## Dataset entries
++++++++

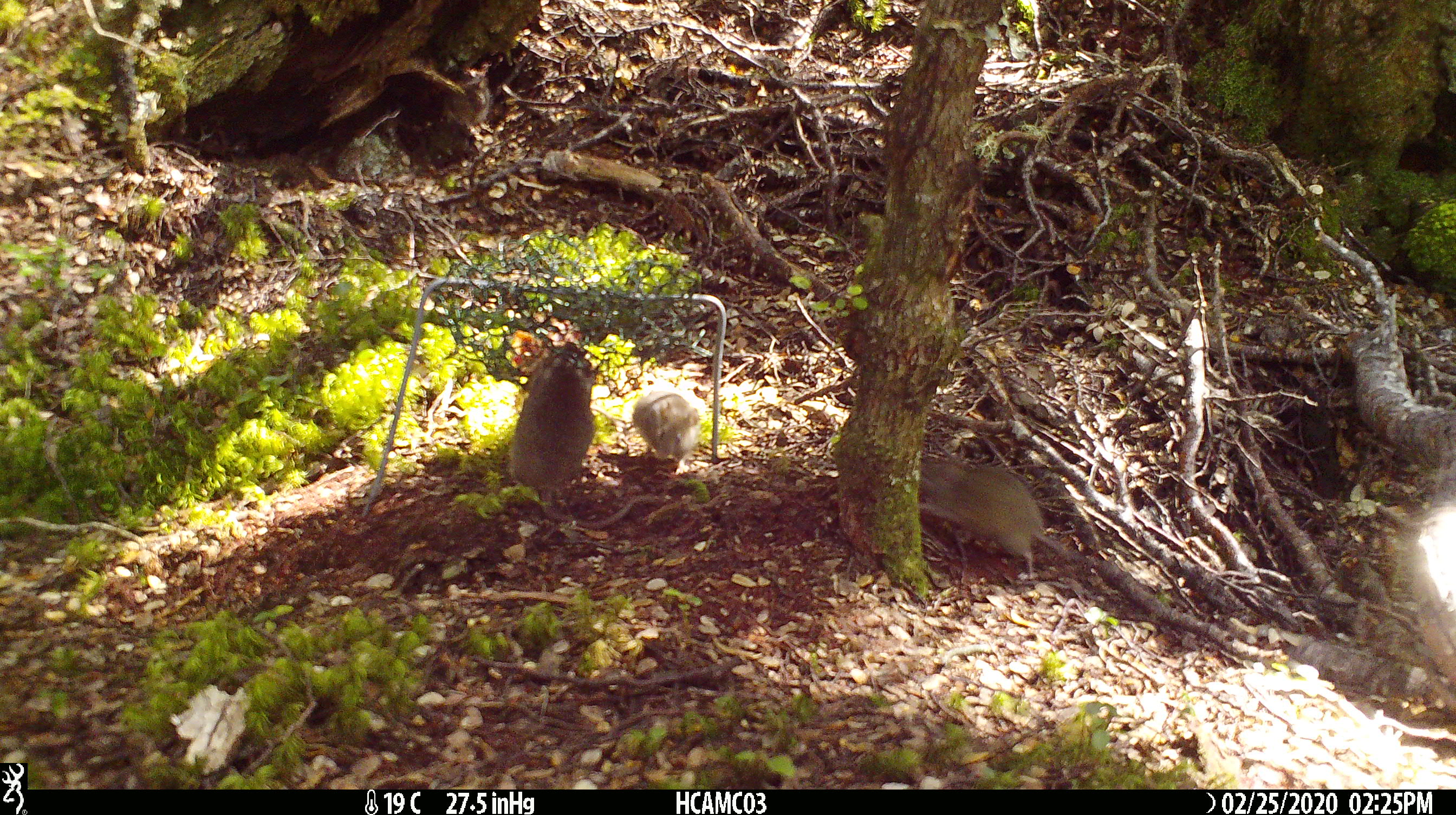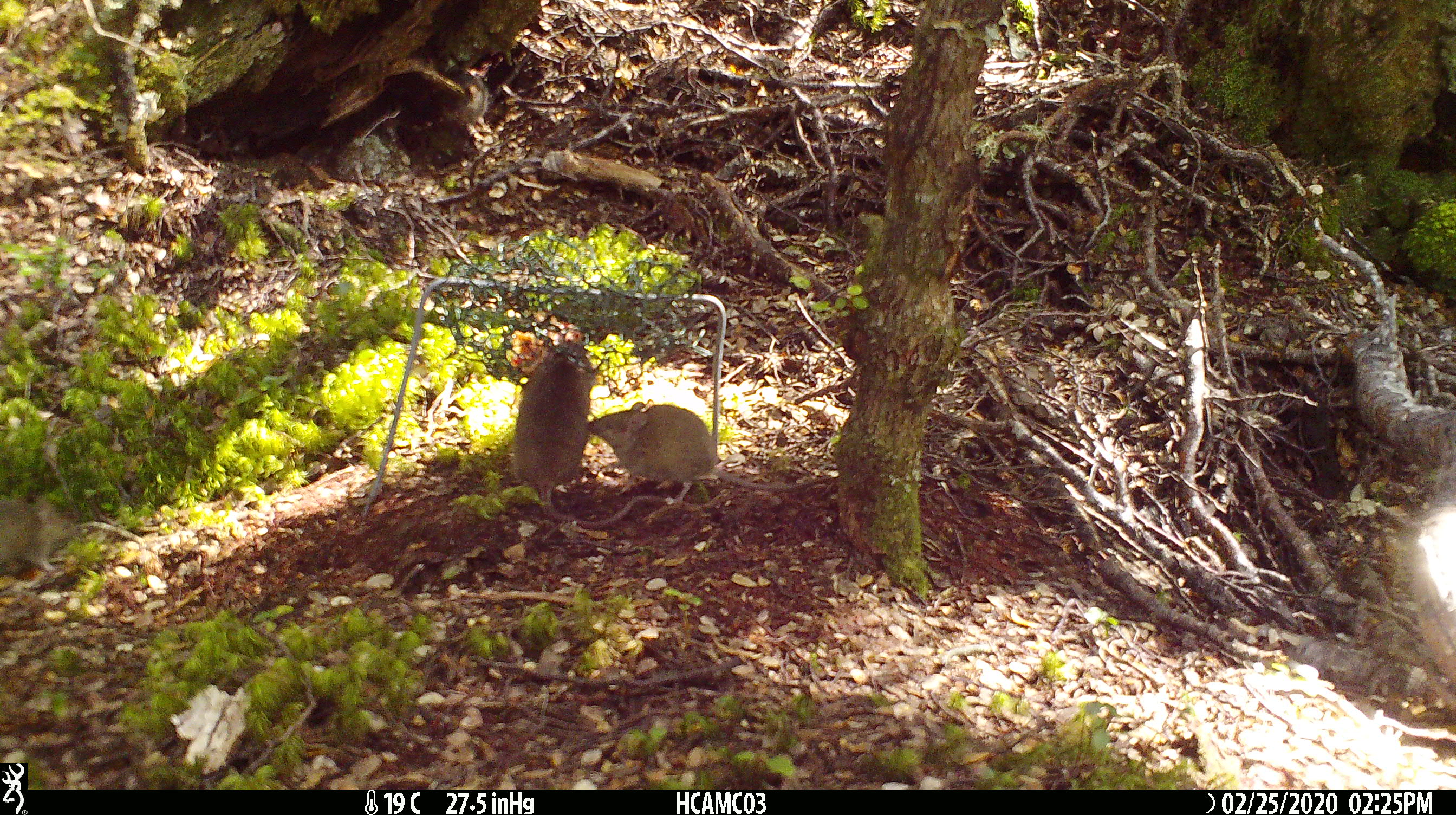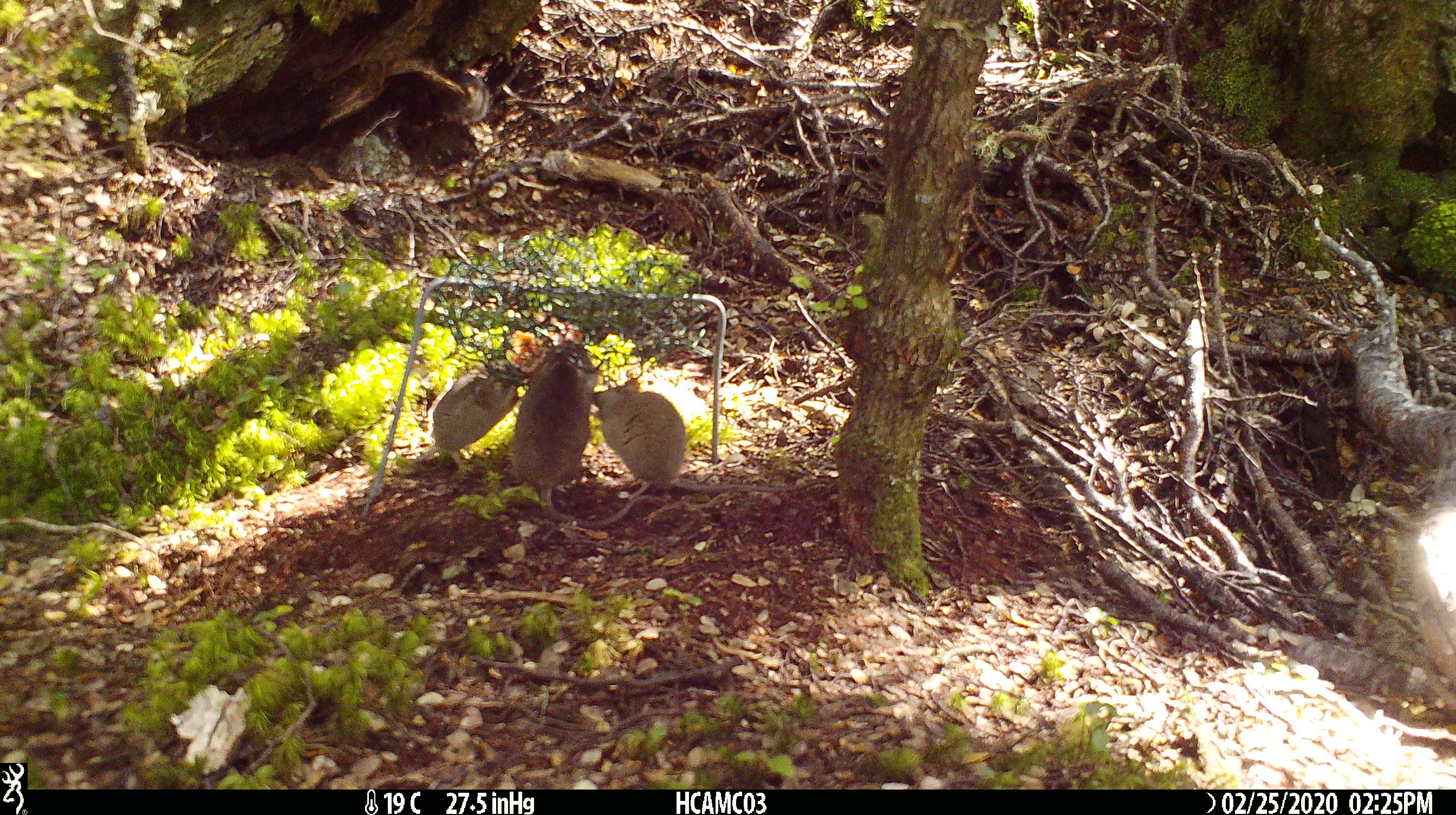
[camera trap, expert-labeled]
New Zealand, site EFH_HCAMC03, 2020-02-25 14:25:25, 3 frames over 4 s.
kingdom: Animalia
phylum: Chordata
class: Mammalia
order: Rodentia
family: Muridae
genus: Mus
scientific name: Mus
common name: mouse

++++++++

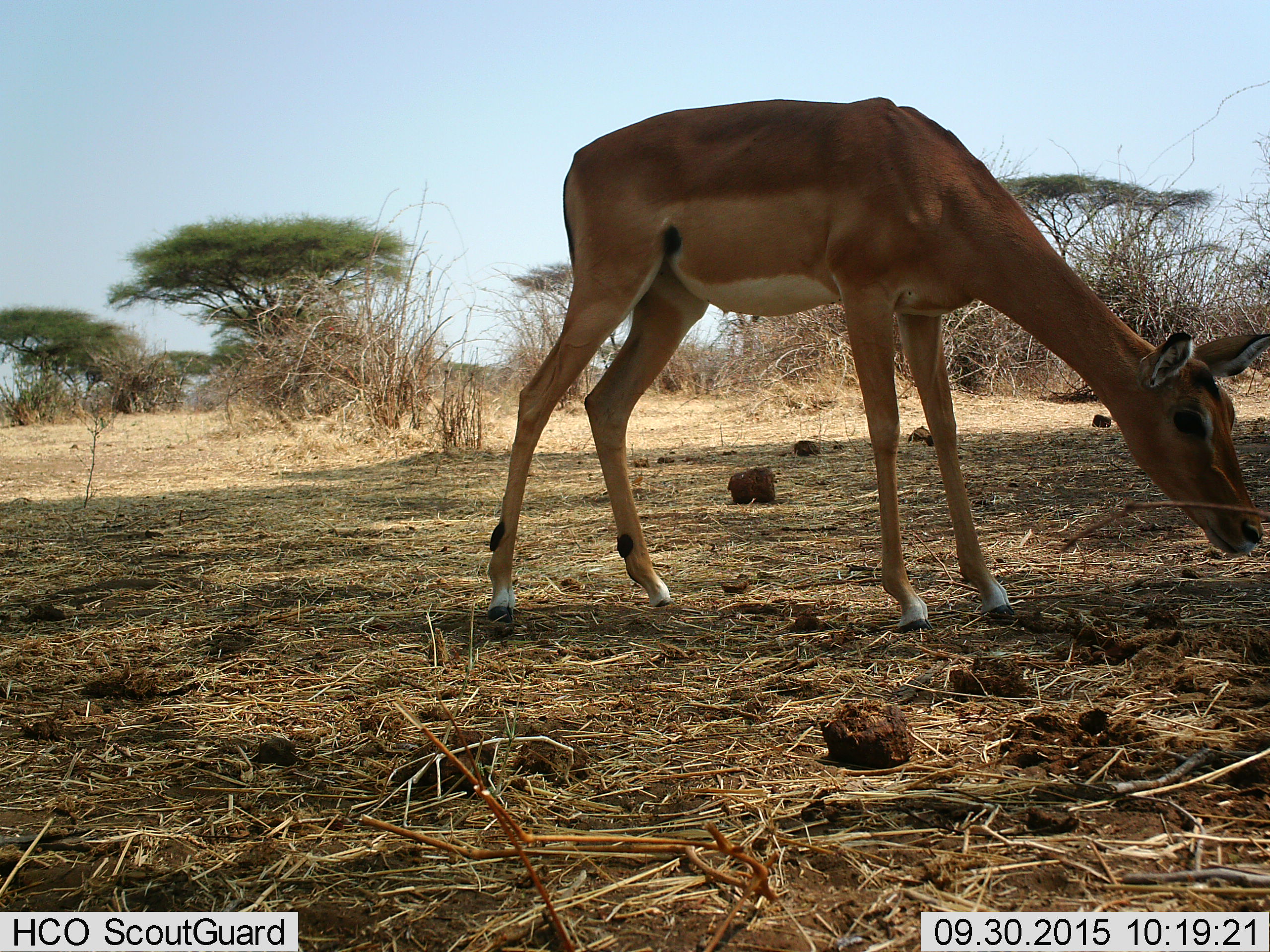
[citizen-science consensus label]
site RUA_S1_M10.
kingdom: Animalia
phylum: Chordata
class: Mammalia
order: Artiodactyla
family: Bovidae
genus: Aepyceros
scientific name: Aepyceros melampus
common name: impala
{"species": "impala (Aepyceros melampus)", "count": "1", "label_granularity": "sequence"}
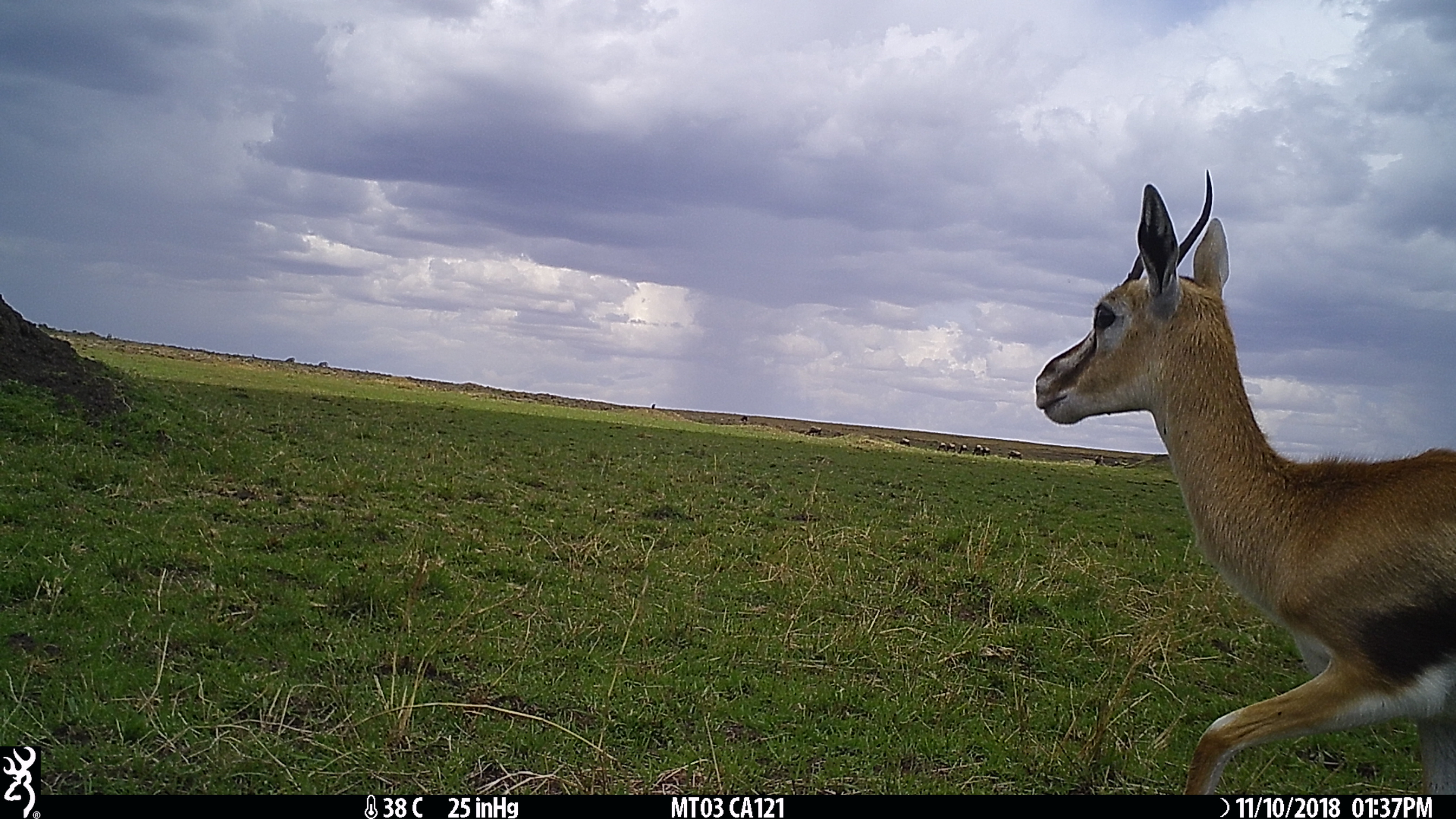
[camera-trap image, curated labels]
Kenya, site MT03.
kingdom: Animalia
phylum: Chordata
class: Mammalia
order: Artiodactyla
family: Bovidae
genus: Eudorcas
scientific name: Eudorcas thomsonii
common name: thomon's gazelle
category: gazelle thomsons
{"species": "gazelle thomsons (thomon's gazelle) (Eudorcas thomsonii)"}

++++++++

## PROBLEM STATEMENT
Start with the line above that contains "New Zealand, site" and stop after the line that contains "common name: mouse". Output those lines exactly, and only those.

## SOLUTION TO THE PROBLEM
New Zealand, site EFH_HCAMC03, 2020-02-25 14:25:25, 3 frames over 4 s.
kingdom: Animalia
phylum: Chordata
class: Mammalia
order: Rodentia
family: Muridae
genus: Mus
scientific name: Mus
common name: mouse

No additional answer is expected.